_Text segment_
= = = = =

In school kids, stress looks like:

  1. Emotion dysregulation (easily angered, crying, frowning/grimacing) moving their body around a lot, 
  2. Avoidance of school work with music, internet, gaming, socialising (or any other attempt at having fun), 
  3. Attention problems: staring into space or zoning out, 
  4. Defeat behaviours such as giving up e.g. “who cares”
  5. Defiance / “Taking a Stand” behaviours such as being argumentative, refusal on other activities (“NO” for every request), procrastination, sneaking or lying.


Common factors that cause stress in school: 1) Academic demands, 2) lack of organisation, 3) social difficulties, 4) lack of support, 5) not enough down time 6) poor sleep.

 

What can parents do?

 

Are you a healthy support or an added stress? Check the behaviour and messages you give to your child. Is the first question of the evening how they did on a test? Is it about their general feelings and needs? Does your child talk to you? Often this can be a sign that you may be out of tune with your child’s needs. Children naturally want to share with their parents, however if they detect that their parents are invested in another expectation, then they will avoid the threat of failure and avoid talking.

How do you feel about their academic/sport/social performance? If you detect stress or concern about your child, then you are inadvertently conveying that stress to your child. This isn’t to say you should stop caring, but you should be aware that this will come across to your child. Children are excellent emotion detectors. You can’t hide, so have an open honest heartfelt discussion with your child about your feelings. 

Parents think positively! What is your positive plan B if your child doesn’t reach the academic, sport or social expectation? What other options do they have? How will you cope with that? Children are systems in-growth. That means how they are today, are only half of what they will be when they are developed. Often parents fear that their child will be stuck in the failures of the 6th class. However we all know that there are further growth opportunities to develop their skills. Our job as parents is to detect opportunities for growth and learning by being in-tune with your child’s development of those skills. Improvement from year to year is progress. Identify alternative paths to their goals and dreams. There are many roads to Rome. Create a flow chart of how to get to where they want to be, with detours if needed. Resist the urge to focus on whether they achieve the grade necessary for a good secondary school entry. This creates expectations. Expectation creates further stress.

= = = = =

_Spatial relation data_
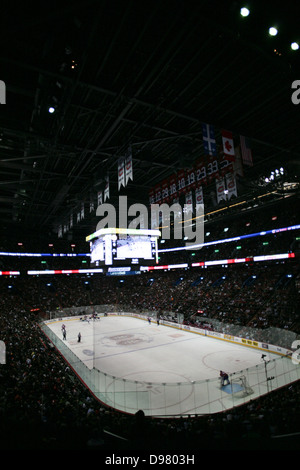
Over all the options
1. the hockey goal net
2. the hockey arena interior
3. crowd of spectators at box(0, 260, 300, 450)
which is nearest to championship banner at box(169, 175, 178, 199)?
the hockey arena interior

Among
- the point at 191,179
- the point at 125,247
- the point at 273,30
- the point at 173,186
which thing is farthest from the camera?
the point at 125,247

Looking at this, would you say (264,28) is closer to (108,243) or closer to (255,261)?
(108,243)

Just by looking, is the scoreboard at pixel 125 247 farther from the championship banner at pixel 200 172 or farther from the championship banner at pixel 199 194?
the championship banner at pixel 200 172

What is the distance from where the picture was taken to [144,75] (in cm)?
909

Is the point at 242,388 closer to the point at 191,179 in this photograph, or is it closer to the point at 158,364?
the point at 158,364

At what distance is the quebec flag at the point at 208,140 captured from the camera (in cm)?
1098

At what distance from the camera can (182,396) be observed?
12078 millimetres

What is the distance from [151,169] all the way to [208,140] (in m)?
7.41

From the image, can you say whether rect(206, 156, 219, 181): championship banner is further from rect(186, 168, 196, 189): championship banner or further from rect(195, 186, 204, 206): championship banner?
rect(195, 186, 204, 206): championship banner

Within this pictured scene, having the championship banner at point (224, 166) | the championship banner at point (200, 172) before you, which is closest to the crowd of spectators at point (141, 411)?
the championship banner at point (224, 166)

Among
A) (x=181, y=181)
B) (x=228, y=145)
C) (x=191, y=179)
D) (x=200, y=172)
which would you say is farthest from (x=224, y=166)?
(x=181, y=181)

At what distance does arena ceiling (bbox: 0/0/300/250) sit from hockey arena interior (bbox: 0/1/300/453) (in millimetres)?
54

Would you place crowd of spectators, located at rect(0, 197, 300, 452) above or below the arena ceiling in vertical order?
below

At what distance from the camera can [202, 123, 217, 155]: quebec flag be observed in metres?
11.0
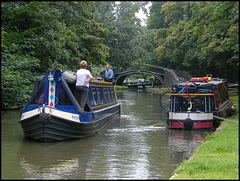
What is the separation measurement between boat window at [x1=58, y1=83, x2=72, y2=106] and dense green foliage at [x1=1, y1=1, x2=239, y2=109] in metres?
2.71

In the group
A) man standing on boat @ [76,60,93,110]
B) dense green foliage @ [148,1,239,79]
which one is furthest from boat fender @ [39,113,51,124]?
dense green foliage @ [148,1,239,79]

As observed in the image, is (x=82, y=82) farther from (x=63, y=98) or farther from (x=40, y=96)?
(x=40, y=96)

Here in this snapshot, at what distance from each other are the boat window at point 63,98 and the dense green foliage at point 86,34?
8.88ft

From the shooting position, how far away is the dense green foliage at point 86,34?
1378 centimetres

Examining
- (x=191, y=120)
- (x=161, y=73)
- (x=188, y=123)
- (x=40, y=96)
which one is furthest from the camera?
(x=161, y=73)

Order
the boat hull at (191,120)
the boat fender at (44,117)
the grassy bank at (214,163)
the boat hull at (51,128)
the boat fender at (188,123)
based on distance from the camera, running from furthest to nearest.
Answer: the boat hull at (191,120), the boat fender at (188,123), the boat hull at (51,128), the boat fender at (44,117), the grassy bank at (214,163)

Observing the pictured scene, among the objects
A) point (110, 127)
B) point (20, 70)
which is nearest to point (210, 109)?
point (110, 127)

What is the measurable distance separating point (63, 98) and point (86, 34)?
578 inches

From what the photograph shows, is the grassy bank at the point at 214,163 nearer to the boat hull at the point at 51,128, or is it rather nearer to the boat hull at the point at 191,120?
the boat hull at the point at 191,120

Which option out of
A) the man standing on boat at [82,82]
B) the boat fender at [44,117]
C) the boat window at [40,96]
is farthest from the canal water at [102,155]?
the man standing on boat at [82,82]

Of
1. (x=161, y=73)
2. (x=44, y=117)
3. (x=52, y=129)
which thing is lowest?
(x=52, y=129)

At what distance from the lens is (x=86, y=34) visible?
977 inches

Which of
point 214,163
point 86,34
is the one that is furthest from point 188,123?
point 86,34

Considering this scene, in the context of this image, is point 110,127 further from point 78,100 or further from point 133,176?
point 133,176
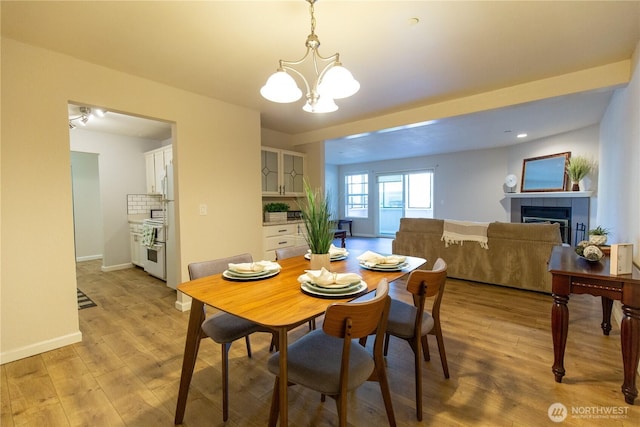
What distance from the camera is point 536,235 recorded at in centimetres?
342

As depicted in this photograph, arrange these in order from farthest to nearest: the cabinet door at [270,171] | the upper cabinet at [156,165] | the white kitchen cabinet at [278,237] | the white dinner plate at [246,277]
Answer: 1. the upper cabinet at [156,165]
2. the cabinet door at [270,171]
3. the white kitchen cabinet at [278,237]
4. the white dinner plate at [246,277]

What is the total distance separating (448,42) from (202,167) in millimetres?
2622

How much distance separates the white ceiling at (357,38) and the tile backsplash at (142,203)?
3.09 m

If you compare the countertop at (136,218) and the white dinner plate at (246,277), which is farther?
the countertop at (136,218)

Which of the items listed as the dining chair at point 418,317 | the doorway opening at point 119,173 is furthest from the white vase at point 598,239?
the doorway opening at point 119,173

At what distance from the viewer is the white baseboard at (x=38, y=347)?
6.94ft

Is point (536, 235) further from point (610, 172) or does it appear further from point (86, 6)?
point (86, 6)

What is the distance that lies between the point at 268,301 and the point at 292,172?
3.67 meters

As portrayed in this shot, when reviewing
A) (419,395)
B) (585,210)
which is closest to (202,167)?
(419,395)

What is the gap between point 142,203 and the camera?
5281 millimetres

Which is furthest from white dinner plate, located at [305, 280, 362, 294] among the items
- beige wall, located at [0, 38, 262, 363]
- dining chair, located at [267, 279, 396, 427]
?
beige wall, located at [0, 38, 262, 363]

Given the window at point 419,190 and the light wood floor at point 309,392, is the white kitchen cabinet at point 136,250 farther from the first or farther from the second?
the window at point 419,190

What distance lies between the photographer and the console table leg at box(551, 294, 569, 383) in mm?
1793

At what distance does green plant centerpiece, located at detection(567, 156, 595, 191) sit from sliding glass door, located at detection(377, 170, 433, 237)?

= = = = =

_What to do_
a) Output the spatial relation entries again word for word, starting at the line that contains "As portrayed in this shot, when reviewing" and ending with the last of the entries.
b) Pick up the text on stress in schoolchildren right after its final sentence and keep writing it.

_Answer list_
a)
As portrayed in this shot, when reviewing
A) (419,395)
B) (585,210)
which is closest to (202,167)?
(419,395)

What is the gap between point 142,203 and the camera?
5281 millimetres

Which is furthest from white dinner plate, located at [305, 280, 362, 294] among the items
- beige wall, located at [0, 38, 262, 363]
- dining chair, located at [267, 279, 396, 427]
?
beige wall, located at [0, 38, 262, 363]

Given the window at point 419,190 and the light wood floor at point 309,392, is the white kitchen cabinet at point 136,250 farther from the first or farther from the second?
the window at point 419,190

What distance lies between the photographer and the console table leg at box(551, 294, 569, 383) in mm?
1793

At what distance does green plant centerpiece, located at detection(567, 156, 595, 191) sit from sliding glass door, located at detection(377, 170, 433, 237)?

b)
 

Children think positively!

  1. First children need to identify their own negative or stressful thinking. A list of unhelpful thinking patterns (and alternative positive thoughts) is on this website here: 
  2. Approaching your child’s avoidance behaviour is a good starting point to developing positive thinking. Ask them, how can we think about this instead?
  3. Come up with a plan instead of leaving things to the last minute. Little bits every day. Focus on the plan rather than the expectation of getting a result, thus rewarding the effort, and not the outcome. 
  4. Breaking down the mountain into smaller steps: Let’s work on the first learning goal for the exam. Let’s write the first paragraph. 
  5. Use we/us/together language. The developing brain works best in connection with another open and receptive brain (yours!). Use your language to communicate that point to your child. They are not alone in their school tasks and together you’ll be able to get through anything. 

 

Work with your child’s strengths. 

What are your child’s strengths? Time and time again, parents focus on areas of weakness and try to improve this area with extra coaching, pushing, tuition and longer preparation. While this can be fruitful (and only when supplemented with a compassionate approach), it is much more effort to obtain a slight increase in improvement compared to when you invest the same amount of effort into the child’s strength. 

E.g. 30 minutes of preparation on a topic of strength will result in a much higher performance, compared to 30 minutes of preparation on a topic of weakness. 

Set realistic goals and place limits on the amount of time spent on an area of weakness.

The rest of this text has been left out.